=== Dati forniti ===
☆ ☆ ☆
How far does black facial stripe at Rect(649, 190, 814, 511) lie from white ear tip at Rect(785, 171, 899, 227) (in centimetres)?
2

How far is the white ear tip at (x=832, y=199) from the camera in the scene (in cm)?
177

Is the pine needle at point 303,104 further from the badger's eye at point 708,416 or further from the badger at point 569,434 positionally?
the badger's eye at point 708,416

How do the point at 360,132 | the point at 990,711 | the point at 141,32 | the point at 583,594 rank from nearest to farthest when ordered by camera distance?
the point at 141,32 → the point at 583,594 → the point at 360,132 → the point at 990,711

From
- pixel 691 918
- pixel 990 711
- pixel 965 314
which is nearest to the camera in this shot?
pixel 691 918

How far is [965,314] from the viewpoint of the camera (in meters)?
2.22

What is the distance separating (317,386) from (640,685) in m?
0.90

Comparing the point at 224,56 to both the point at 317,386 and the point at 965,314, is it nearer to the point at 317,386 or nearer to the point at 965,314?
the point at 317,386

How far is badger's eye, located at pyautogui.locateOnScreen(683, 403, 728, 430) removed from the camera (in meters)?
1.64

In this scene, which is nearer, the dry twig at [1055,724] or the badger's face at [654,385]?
☆ ☆ ☆
=== Scopo del compito ===
Converti tutte le righe qui sopra in un elenco JSON di stringhe, una stringa per ogni riga, tralasciando le righe vuote.

=== Risultato del compito ===
[
  "How far does black facial stripe at Rect(649, 190, 814, 511) lie from white ear tip at Rect(785, 171, 899, 227) (in centimetres)?",
  "2",
  "How far is the white ear tip at (x=832, y=199) from the camera in the scene (in cm)?",
  "177",
  "Is the pine needle at point 303,104 further from the badger's eye at point 708,416 or further from the badger at point 569,434 positionally?",
  "the badger's eye at point 708,416",
  "How do the point at 360,132 | the point at 990,711 | the point at 141,32 | the point at 583,594 rank from nearest to farthest when ordered by camera distance?",
  "the point at 141,32 → the point at 583,594 → the point at 360,132 → the point at 990,711",
  "From",
  "- pixel 691 918",
  "- pixel 990 711",
  "- pixel 965 314",
  "which is nearest to the camera in this shot?",
  "pixel 691 918",
  "How far is [965,314] from the viewpoint of the camera (in meters)?",
  "2.22",
  "What is the distance separating (317,386) from (640,685) in m?",
  "0.90",
  "Comparing the point at 224,56 to both the point at 317,386 and the point at 965,314, is it nearer to the point at 317,386 or nearer to the point at 965,314?",
  "the point at 317,386",
  "How far is badger's eye, located at pyautogui.locateOnScreen(683, 403, 728, 430) removed from the camera (in meters)?",
  "1.64",
  "In this scene, which is nearer, the dry twig at [1055,724] or the badger's face at [654,385]?"
]